- Opening Delimiter -
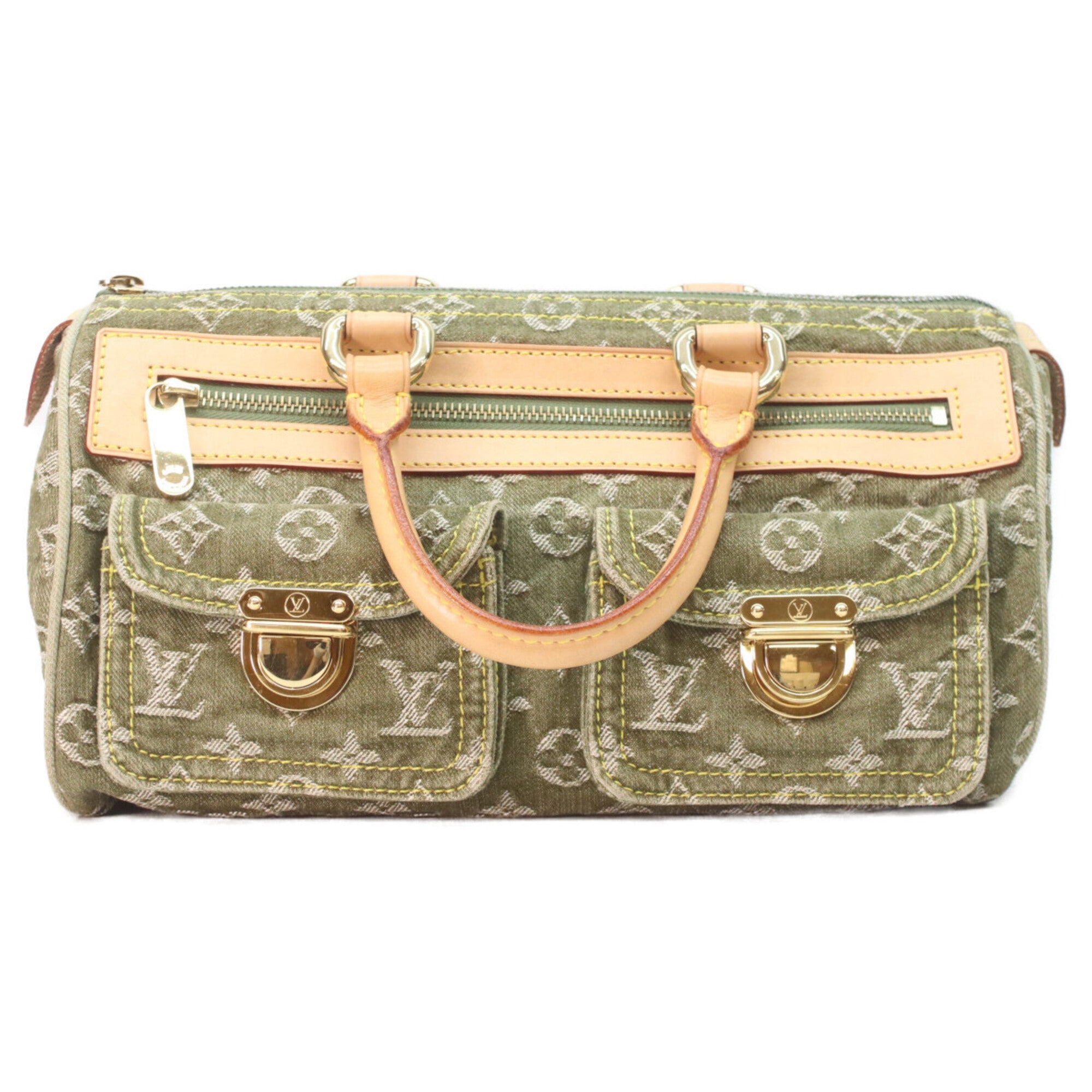 Louis Vuitton Khaki Monogram Denim Handbag (Pre-Owned)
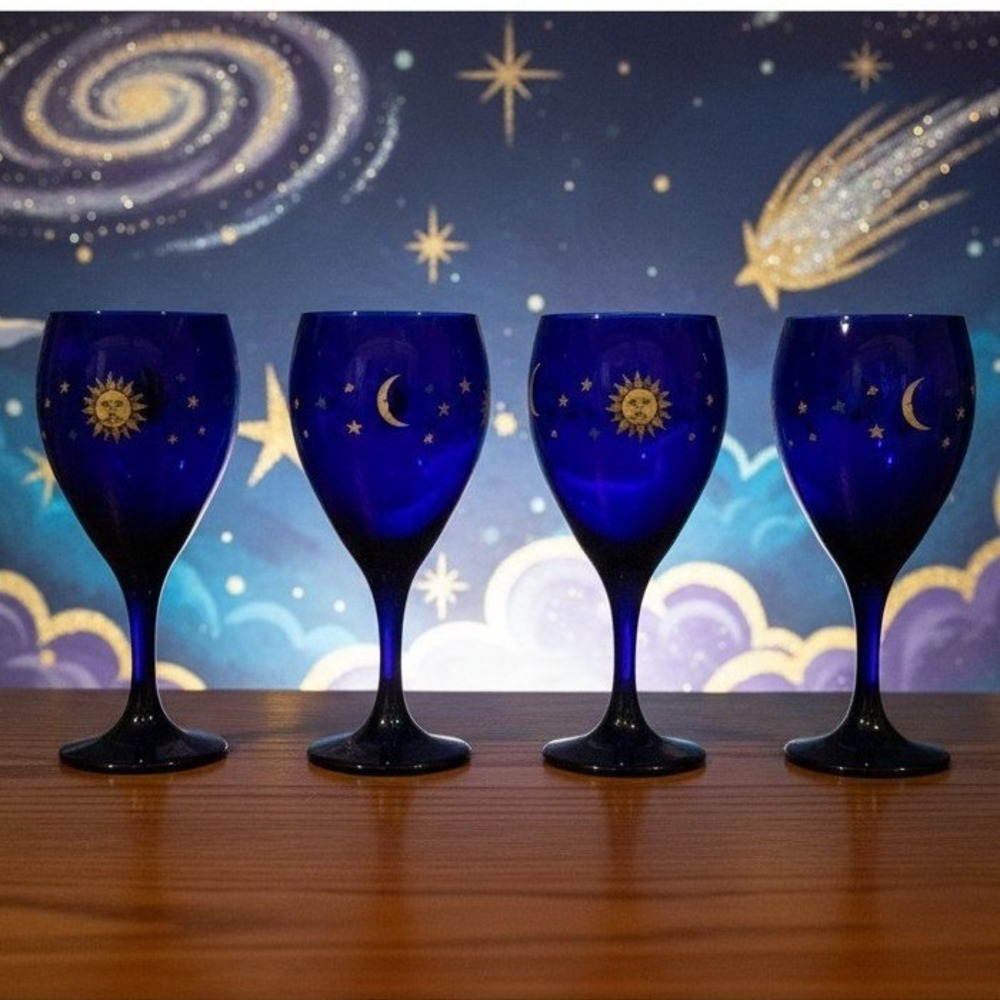 Libbey Celestial Sun Moon and Star Cobalt Blue Wine Glasses Set of 4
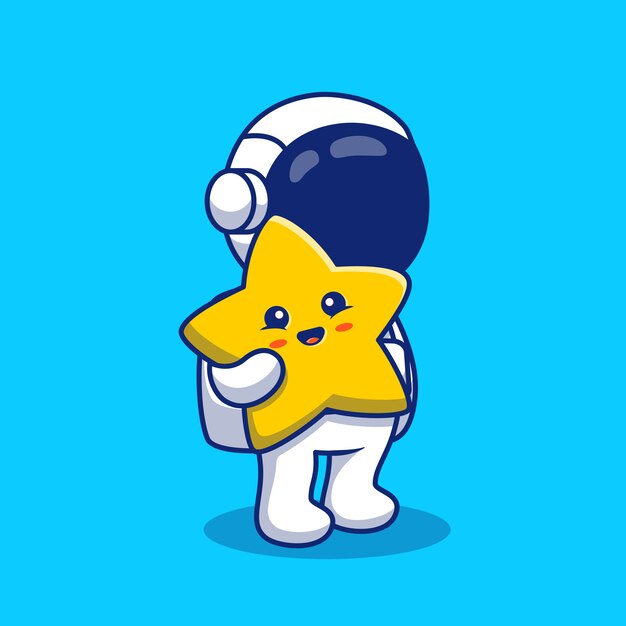 Astronaut Holding Cute Star Cartoon Icon Illustration. Space Technology Icon Concept Isolated Premium . Flat Cartoon Style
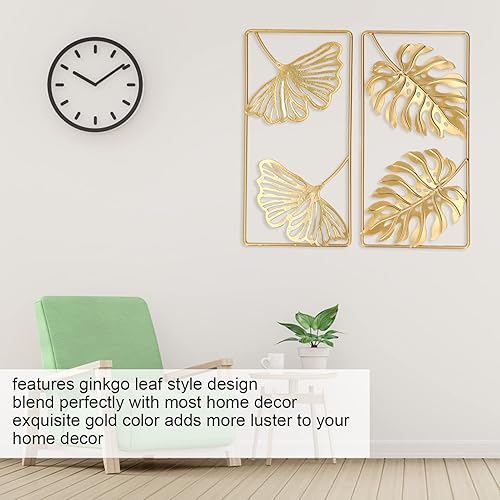 BYERZ Décoration murale en métal doré, 2 décorations murales en feuille d'or Forts Sens Artistiques fréquemment utilisés pour le bureau - Nail Gallerys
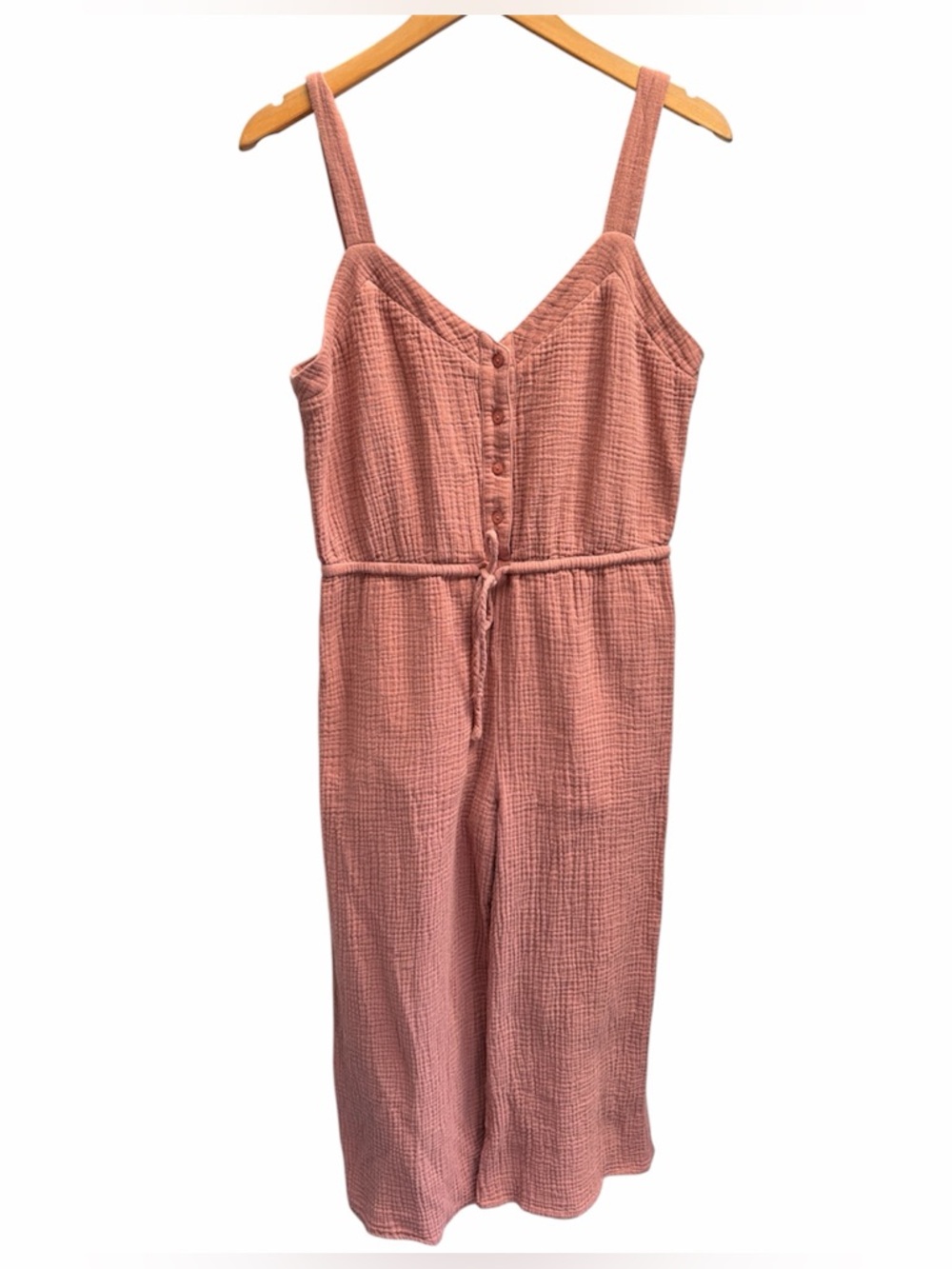 Blue Blush Gauze Cotton Mauve Pink Sleeveless, Wide Leg Jumpsuit Size L women’s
- Closing Delimiter -
--- WHAT THE TASK ASKS ---
Format the text of the records above as a JSON list of strings, one string per record. Leave the pictures out.

--- EXERCISE ANSWER ---
[
  " Louis Vuitton Khaki Monogram Denim Handbag (Pre-Owned)",
  " Libbey Celestial Sun Moon and Star Cobalt Blue Wine Glasses Set of 4",
  " Astronaut Holding Cute Star Cartoon Icon Illustration. Space Technology Icon Concept Isolated Premium . Flat Cartoon Style",
  " BYERZ Décoration murale en métal doré, 2 décorations murales en feuille d'or Forts Sens Artistiques fréquemment utilisés pour le bureau - Nail Gallerys",
  " Blue Blush Gauze Cotton Mauve Pink Sleeveless, Wide Leg Jumpsuit Size L women’s"
]